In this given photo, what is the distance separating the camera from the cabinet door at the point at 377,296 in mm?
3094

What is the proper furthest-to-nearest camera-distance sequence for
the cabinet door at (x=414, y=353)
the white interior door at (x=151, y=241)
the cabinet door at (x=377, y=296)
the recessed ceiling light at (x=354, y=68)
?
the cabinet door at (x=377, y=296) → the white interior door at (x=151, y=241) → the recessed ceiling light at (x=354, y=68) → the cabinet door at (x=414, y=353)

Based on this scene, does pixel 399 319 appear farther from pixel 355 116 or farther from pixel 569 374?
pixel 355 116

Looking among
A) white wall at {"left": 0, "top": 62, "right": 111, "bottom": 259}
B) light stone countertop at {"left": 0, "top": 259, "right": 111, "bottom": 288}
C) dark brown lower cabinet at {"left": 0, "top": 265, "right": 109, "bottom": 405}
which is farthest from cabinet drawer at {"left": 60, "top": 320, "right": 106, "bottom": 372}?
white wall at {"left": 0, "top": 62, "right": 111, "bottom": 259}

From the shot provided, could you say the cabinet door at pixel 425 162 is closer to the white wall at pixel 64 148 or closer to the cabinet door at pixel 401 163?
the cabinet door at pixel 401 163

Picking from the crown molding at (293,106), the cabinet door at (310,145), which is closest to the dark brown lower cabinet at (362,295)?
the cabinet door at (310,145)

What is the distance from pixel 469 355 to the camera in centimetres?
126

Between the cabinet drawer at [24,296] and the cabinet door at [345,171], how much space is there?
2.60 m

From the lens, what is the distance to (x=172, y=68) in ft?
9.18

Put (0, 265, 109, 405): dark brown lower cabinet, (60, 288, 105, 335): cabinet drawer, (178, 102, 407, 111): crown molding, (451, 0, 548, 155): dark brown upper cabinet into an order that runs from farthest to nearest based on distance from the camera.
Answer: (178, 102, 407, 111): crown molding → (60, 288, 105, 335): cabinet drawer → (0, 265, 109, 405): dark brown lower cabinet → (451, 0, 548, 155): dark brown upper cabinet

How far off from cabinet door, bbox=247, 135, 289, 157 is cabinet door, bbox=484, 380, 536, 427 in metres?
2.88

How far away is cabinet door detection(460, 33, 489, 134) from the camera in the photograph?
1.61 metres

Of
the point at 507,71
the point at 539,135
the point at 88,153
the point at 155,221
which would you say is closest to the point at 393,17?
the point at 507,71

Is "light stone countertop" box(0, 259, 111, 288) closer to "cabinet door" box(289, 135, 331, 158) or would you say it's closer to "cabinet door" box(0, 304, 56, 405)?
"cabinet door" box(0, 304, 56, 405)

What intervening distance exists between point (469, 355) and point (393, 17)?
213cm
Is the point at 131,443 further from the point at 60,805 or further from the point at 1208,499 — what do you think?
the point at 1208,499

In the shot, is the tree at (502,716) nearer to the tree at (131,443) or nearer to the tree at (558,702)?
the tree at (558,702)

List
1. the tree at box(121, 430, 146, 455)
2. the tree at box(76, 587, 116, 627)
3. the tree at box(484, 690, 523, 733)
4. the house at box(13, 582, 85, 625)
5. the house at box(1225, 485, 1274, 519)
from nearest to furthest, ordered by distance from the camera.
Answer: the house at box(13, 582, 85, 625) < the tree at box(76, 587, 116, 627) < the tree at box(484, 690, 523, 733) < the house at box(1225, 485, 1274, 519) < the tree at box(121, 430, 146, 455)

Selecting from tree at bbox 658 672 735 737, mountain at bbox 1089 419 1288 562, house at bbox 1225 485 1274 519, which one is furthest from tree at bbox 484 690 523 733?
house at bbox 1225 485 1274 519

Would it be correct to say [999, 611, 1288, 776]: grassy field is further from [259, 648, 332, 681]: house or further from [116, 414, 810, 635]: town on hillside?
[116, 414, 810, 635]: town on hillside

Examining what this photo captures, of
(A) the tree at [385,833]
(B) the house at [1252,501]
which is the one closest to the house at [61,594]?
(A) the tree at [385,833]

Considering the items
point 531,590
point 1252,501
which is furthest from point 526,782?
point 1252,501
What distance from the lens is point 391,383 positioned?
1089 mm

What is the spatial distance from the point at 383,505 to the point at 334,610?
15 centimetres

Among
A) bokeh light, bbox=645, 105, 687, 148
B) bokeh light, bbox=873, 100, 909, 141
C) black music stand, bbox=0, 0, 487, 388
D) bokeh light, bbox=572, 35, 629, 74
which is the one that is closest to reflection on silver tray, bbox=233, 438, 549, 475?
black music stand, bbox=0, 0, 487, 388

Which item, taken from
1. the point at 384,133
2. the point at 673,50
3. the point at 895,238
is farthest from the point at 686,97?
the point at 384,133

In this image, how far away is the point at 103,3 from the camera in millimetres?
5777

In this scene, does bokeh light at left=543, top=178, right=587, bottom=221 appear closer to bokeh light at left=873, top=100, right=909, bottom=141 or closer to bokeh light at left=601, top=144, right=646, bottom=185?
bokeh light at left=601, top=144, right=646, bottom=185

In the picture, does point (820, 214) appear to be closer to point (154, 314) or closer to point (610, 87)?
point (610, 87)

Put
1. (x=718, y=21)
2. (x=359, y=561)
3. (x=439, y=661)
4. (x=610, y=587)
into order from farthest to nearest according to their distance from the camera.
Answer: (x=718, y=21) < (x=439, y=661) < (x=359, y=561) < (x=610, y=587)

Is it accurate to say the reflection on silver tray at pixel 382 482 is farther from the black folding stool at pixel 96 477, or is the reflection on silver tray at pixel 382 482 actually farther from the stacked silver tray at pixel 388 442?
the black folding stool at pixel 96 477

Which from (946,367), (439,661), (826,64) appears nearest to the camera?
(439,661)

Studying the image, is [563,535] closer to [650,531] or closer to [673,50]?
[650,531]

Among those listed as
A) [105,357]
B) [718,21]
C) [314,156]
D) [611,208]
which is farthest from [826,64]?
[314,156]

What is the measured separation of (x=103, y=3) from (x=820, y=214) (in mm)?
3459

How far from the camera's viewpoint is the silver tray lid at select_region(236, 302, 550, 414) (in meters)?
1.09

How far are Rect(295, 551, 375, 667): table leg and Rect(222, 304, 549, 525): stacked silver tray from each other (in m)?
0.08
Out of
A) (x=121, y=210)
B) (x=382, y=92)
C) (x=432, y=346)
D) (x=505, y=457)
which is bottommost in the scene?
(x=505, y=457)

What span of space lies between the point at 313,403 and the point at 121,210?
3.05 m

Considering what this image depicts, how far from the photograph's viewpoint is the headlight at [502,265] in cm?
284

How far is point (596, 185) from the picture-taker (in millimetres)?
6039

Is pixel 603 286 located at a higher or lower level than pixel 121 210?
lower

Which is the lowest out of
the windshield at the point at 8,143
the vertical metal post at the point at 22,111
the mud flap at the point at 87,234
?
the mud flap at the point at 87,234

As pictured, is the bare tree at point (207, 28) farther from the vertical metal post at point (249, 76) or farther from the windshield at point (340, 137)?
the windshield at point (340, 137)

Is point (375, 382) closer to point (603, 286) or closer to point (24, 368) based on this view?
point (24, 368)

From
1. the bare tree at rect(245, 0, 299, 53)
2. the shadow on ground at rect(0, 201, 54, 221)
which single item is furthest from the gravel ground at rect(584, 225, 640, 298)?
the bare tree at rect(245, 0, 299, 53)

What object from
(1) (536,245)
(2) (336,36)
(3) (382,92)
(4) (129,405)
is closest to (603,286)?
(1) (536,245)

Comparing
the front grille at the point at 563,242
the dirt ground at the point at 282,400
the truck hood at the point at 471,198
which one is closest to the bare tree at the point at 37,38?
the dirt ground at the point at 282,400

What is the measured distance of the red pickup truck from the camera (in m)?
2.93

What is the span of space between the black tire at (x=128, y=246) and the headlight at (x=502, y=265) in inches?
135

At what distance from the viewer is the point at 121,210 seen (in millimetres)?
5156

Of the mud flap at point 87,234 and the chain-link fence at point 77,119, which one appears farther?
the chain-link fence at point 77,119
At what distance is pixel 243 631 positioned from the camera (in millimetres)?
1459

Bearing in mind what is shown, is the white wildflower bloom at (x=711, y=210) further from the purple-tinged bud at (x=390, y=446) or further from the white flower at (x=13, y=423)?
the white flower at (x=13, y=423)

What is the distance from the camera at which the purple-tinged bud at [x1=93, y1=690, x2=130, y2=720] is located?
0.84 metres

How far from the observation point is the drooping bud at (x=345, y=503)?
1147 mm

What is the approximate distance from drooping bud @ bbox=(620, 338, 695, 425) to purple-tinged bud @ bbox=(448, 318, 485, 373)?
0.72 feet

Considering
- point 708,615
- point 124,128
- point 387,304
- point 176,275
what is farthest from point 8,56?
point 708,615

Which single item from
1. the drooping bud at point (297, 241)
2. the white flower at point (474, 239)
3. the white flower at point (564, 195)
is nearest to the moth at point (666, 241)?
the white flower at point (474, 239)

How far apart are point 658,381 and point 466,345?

■ ■ ■ ■ ■

Work instructions: Reproduce the stretch of data from the start through the line containing "the cabinet door at (x=377, y=296) →", swapping "sequence" for "ordering" and leaving everything else unchanged.

Exercise output:
In this given photo, what is the distance separating the camera from the cabinet door at the point at 377,296 in mm?
3094

What is the proper furthest-to-nearest camera-distance ordering for
the cabinet door at (x=414, y=353)
the white interior door at (x=151, y=241)
the cabinet door at (x=377, y=296)
the recessed ceiling light at (x=354, y=68)
?
the cabinet door at (x=377, y=296) → the white interior door at (x=151, y=241) → the recessed ceiling light at (x=354, y=68) → the cabinet door at (x=414, y=353)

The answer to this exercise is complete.